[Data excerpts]
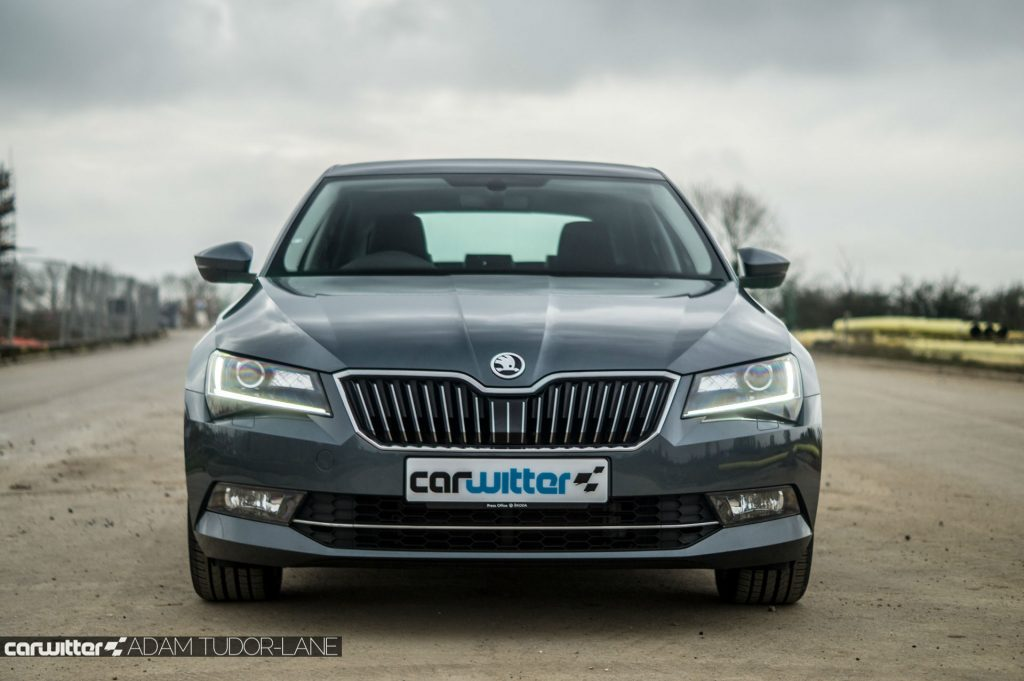 2017 Skoda Superb Review Front Low carwitter 1024x681 - Skoda Superb Hatcback Review - Skoda Superb Hatcback Review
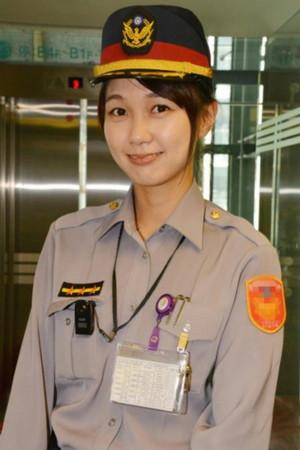 台湾最美女警黄衣淳走红-台湾最美长腿女警辣的不要不要的 盘点全球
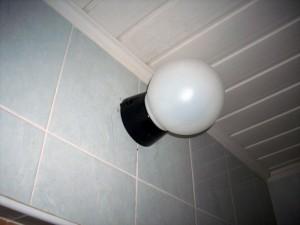 Как вбрать потолочные и настенные светильники для ванных комнат?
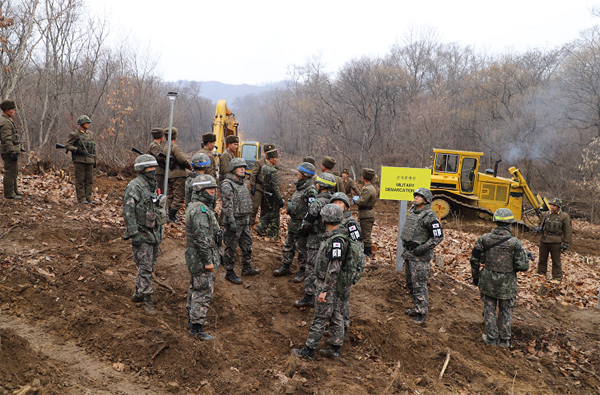 도로연결 작업에 참여한 남북인원들이 군사분계선(MDL) 인근에서 작업하는 모습.(사진=국방부 제공)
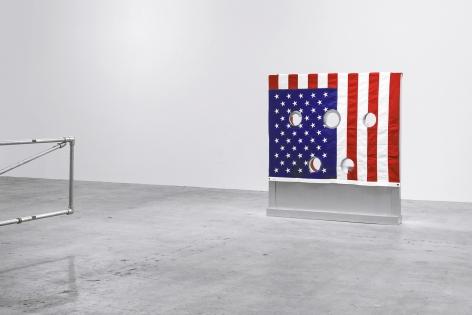 Installation view of Kinetics of Violence: Alexander Calder and Cady Noland, New York, Venus Over Manhattan, 2017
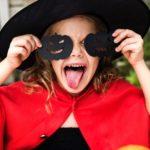 """La festa più paurosa dell'anno si avvicina, ed ormai anche in italia, come nei paesi anglosassoni, è entrata appieno tra le festività più attese dell'anno, soprattutto per i bambini Per loro, infatti, è un giorno speciale in cui poter giocare al tradizionale """"Dolcetto o scherzetto"""" ma anche dare libero sfogo alla loro fantasia con lavoretti di ogni tipo o per realizzare originali costumi di Halloween."""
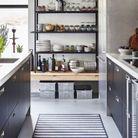 Meuble de cuisine : une étagère pour exposer la vaisselle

**WHAT YOU SHOULD DO**: Images must not appear; print each record precisely as it reads.

**WRITTEN ANSWER**:
 2017 Skoda Superb Review Front Low carwitter 1024x681 - Skoda Superb Hatcback Review - Skoda Superb Hatcback Review
 台湾最美女警黄衣淳走红-台湾最美长腿女警辣的不要不要的 盘点全球
 Как вбрать потолочные и настенные светильники для ванных комнат?
 도로연결 작업에 참여한 남북인원들이 군사분계선(MDL) 인근에서 작업하는 모습.(사진=국방부 제공)
 Installation view of Kinetics of Violence: Alexander Calder and Cady Noland, New York, Venus Over Manhattan, 2017
 """La festa più paurosa dell'anno si avvicina, ed ormai anche in italia, come nei paesi anglosassoni, è entrata appieno tra le festività più attese dell'anno, soprattutto per i bambini Per loro, infatti, è un giorno speciale in cui poter giocare al tradizionale """"Dolcetto o scherzetto"""" ma anche dare libero sfogo alla loro fantasia con lavoretti di ogni tipo o per realizzare originali costumi di Halloween."""
 Meuble de cuisine : une étagère pour exposer la vaisselle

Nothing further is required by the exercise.